Reproduce the data starting at the line containing "Amongst the objects" and ending at the line containing "2.78 meters", with every "fence board" changed to "fence panel" and nothing else altered. Leave the pictures out of your answer.
━━━━━━━━━━━━━━━━━━━━━━━━━━━━━━
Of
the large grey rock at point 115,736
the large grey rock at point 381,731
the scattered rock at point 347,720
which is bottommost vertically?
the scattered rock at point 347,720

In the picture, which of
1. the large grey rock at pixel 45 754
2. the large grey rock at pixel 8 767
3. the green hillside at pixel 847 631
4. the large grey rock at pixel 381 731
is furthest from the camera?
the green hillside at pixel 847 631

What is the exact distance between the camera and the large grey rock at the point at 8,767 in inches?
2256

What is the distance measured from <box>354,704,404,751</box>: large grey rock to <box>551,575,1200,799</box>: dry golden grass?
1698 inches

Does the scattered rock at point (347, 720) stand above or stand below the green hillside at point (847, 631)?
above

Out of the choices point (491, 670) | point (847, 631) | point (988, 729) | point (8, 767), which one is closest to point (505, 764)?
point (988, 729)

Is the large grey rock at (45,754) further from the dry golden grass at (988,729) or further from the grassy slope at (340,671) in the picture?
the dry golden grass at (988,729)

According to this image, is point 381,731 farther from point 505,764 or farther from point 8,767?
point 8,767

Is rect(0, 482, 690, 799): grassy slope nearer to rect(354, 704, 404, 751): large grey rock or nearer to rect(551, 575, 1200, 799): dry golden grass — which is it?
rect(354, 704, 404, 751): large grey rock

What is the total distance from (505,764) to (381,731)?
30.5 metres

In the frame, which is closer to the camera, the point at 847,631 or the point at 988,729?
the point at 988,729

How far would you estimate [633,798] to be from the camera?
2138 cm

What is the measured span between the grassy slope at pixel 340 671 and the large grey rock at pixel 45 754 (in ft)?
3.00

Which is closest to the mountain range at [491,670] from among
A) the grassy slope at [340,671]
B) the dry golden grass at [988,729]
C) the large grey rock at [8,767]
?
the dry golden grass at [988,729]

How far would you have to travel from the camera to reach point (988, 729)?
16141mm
━━━━━━━━━━━━━━━━━━━━━━━━━━━━━━
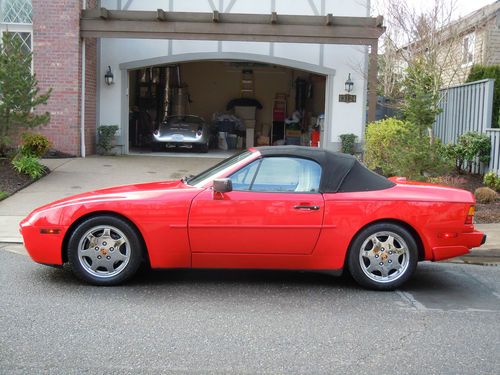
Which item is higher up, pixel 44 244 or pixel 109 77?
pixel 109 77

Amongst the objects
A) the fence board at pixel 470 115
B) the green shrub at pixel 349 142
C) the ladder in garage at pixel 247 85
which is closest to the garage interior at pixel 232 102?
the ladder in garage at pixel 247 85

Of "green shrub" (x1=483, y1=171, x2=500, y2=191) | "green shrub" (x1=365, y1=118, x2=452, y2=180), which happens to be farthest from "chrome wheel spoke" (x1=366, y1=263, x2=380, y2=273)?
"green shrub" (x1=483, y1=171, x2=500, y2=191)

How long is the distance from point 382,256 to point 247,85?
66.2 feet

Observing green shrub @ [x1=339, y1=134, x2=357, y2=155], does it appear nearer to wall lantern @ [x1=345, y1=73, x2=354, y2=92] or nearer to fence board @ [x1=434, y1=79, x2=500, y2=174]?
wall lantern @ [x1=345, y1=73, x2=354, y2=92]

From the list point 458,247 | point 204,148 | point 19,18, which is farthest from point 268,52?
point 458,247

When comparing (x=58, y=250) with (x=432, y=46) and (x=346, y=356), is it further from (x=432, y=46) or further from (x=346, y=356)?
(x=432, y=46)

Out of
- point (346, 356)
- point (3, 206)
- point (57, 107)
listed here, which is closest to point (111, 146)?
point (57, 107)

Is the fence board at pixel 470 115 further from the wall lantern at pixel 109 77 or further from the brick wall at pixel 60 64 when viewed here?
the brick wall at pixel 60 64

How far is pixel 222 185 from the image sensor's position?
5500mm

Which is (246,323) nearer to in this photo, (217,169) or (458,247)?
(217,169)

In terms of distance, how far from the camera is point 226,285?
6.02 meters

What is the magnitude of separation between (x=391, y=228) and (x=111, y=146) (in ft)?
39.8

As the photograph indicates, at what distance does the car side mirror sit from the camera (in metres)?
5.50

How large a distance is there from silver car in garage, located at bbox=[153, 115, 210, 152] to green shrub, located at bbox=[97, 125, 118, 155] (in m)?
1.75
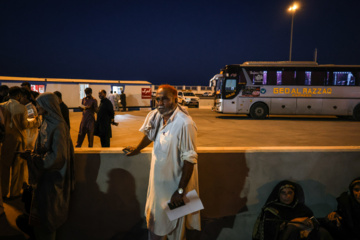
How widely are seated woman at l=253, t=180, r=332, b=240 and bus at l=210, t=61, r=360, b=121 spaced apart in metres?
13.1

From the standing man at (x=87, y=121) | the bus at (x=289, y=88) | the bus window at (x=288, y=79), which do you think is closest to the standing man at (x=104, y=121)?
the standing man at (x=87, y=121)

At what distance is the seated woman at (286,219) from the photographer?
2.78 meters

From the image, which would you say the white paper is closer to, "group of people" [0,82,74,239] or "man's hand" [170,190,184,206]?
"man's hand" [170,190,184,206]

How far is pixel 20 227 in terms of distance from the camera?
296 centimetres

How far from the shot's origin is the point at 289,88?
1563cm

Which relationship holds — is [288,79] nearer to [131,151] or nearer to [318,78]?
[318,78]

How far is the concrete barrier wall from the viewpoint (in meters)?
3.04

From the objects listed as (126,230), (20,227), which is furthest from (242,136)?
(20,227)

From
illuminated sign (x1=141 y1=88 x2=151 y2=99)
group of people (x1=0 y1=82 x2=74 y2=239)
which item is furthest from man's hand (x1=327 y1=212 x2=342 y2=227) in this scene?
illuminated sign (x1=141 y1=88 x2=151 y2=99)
━━━━━━━━━━━━━━━━━━━━━━━━━━━━━━
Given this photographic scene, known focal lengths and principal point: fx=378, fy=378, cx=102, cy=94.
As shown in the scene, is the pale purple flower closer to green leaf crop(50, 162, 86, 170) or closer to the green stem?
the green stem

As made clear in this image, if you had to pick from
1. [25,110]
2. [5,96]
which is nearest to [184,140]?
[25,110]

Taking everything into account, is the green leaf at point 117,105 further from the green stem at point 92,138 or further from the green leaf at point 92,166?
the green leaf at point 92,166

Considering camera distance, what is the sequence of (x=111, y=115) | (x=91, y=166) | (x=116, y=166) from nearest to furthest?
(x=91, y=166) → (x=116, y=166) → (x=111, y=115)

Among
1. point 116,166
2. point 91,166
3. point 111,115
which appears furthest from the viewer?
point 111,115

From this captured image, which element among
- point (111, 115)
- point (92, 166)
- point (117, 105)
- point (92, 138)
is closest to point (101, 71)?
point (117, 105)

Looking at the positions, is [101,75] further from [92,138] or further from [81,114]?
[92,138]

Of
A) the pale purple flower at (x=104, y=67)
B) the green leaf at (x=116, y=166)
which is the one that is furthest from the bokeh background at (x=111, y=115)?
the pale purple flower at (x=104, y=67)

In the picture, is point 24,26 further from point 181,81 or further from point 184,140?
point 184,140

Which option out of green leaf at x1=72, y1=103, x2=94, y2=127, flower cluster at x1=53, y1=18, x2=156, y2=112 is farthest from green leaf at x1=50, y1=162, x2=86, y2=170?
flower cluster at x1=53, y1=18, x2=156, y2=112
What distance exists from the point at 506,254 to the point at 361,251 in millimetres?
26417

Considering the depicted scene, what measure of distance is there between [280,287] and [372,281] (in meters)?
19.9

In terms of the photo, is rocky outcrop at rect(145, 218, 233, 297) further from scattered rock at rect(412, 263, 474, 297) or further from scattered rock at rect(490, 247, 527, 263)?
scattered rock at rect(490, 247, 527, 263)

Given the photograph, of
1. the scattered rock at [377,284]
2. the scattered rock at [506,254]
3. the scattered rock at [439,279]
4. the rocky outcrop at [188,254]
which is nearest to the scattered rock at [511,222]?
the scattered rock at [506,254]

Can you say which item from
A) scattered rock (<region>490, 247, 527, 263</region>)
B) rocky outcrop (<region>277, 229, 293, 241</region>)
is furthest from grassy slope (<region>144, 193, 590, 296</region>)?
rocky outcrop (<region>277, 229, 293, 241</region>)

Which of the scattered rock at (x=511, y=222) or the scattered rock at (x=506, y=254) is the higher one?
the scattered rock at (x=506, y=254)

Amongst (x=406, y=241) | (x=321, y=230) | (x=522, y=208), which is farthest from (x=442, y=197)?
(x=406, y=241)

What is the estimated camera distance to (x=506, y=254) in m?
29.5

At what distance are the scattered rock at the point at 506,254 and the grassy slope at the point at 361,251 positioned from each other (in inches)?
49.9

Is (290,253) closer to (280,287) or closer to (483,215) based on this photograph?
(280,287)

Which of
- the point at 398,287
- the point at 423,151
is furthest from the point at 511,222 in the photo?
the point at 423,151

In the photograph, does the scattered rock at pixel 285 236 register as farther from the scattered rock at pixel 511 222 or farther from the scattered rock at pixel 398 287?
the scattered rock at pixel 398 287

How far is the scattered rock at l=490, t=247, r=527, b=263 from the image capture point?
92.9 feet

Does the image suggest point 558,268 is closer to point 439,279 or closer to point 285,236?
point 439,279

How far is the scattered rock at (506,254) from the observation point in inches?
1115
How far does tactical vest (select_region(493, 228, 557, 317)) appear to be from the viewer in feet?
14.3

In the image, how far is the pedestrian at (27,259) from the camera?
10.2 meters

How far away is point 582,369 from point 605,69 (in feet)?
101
━━━━━━━━━━━━━━━━━━━━━━━━━━━━━━
-- Written solution --
Amongst the objects
A) the fence panel at pixel 470 115
B) the green shrub at pixel 349 142
C) the ladder in garage at pixel 247 85
which is closest to the garage interior at pixel 232 102?
the ladder in garage at pixel 247 85

Of "green shrub" (x1=483, y1=171, x2=500, y2=191) | "green shrub" (x1=365, y1=118, x2=452, y2=180), which happens to be farthest from "chrome wheel spoke" (x1=366, y1=263, x2=380, y2=273)?
"green shrub" (x1=483, y1=171, x2=500, y2=191)

How long is the distance from point 382,256 to point 247,85?
66.2 feet

Observing green shrub @ [x1=339, y1=134, x2=357, y2=155], does it appear nearer to wall lantern @ [x1=345, y1=73, x2=354, y2=92] or nearer to fence panel @ [x1=434, y1=79, x2=500, y2=174]?
wall lantern @ [x1=345, y1=73, x2=354, y2=92]

From the list point 458,247 | point 204,148 | point 19,18, which is farthest from point 268,52?
point 458,247

When comparing (x=58, y=250) with (x=432, y=46) and (x=346, y=356), is it further from (x=432, y=46) or further from (x=346, y=356)?
(x=432, y=46)

Out of
- point (346, 356)
- point (3, 206)
- point (57, 107)
listed here, which is closest to point (111, 146)?
point (57, 107)

Is the fence panel at pixel 470 115 further from the wall lantern at pixel 109 77 or further from the brick wall at pixel 60 64 when viewed here?
the brick wall at pixel 60 64

How far is pixel 222 185 from the image sensor's position?
5500mm

Which is (246,323) nearer to in this photo, (217,169) or (458,247)?
(217,169)

In terms of distance, how far from the camera is point 226,285?
6.02 meters

What is the magnitude of separation between (x=391, y=228) and (x=111, y=146) (in ft)?
39.8

As the photograph indicates, at what distance does the car side mirror sit from the camera (in metres)?
5.50

How large a distance is there from silver car in garage, located at bbox=[153, 115, 210, 152] to green shrub, located at bbox=[97, 125, 118, 155] (in m)?
1.75
How widely are seated woman at l=253, t=180, r=332, b=240 and bus at l=210, t=61, r=360, b=121 spaced apart in metres?
13.1

From the standing man at (x=87, y=121) | the bus at (x=289, y=88) | the bus window at (x=288, y=79), which do you think is closest to the standing man at (x=104, y=121)?
the standing man at (x=87, y=121)

At what distance is the seated woman at (286,219) from the photographer?
2.78 meters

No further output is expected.